En définitive, est-ce que les affaires vont empoisonner la fin du quinquennat d'Emmanuel Macron ?

Carlyle Gbei : Cela dépendra des suites données par la justice à ces affaires. Si de nouvelles révélations sont faites, cela  augmenterait l'impopularité d'Emmanuel Macron. Mais surtout, celle-ci s’étendrait encore plus à toute la Macronie, qui aura donc de sérieuses difficultés pour 2027. En fin de compte, Emmanuel Macron n'en a pas terminé avec les affaires. Il y a encore les Uber Files, McKinsey... À la fin de son mandat, lorsque son immunité prendra fin, qu'adviendra-t-il ? Dans tous les cas, après les Jeux Olympiques, Emmanuel Macron sera quasiment en fin de règne et la bataille pour la présidentielle sera lancée. Les regards seront moins braqués sur lui. Son successeur désigné par son camp devra donc avoir les épaules solides…

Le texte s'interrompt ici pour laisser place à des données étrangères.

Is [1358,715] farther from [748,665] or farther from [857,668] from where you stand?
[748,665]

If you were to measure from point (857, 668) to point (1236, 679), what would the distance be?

Maxime Tandonnet : Le plus fascinant, finalement, c’est la banalisation des affaires qui touchent les équipes actuellement au pouvoir. Une seule mise en examen sous le quinquennat Sarkozy ou même celui de François Hollande, valait un tollé de dix jours à plusieurs mois dans les médias (affaires Woerth en  2010 ou Cahuzac ou Thévenoud). Aujourd’hui, par un phénomène étrange de banalisation, les affaires aussi graves semblent se perdre dans l’indifférence. D’ailleurs, par le plus grand des paradoxes, un pouvoir qui tient sa source originelle dans la promesse de probité a fait le choix de fermer les yeux sur ses propres dérives. La plupart du temps, les mises en cause devant la justice ne se traduisent plus par des démissions. C’est une manière de nier leur gravité en les ignorant. Il faut y voir aussi une phénoménale poussée en quelques années, dans la France dite « d’en haut », politico-médiatique, des phénomènes de courtisanerie, de conformisme et de culte de la personnalité. Comme si cette France politico-médiatique se protégeait désormais elle-même. Alors, que peut-il se passer ? Cette atmosphère de déni peut se maintenir encore quatre ans avec des médias radio/télévision globalement aussi serviles sur cette question. Mais rien n’est moins certain. Une affaire plus scandaleuse que les autres, jointe à un contexte social ou financier délétère, peut aussi faire sauter le couvercle… C’est un risque évident pour le pouvoir. Il reste qu’aucune opposition crédible, pour l’instant – pour l’instant – ne semble en mesure de proposer un projet d’alternance.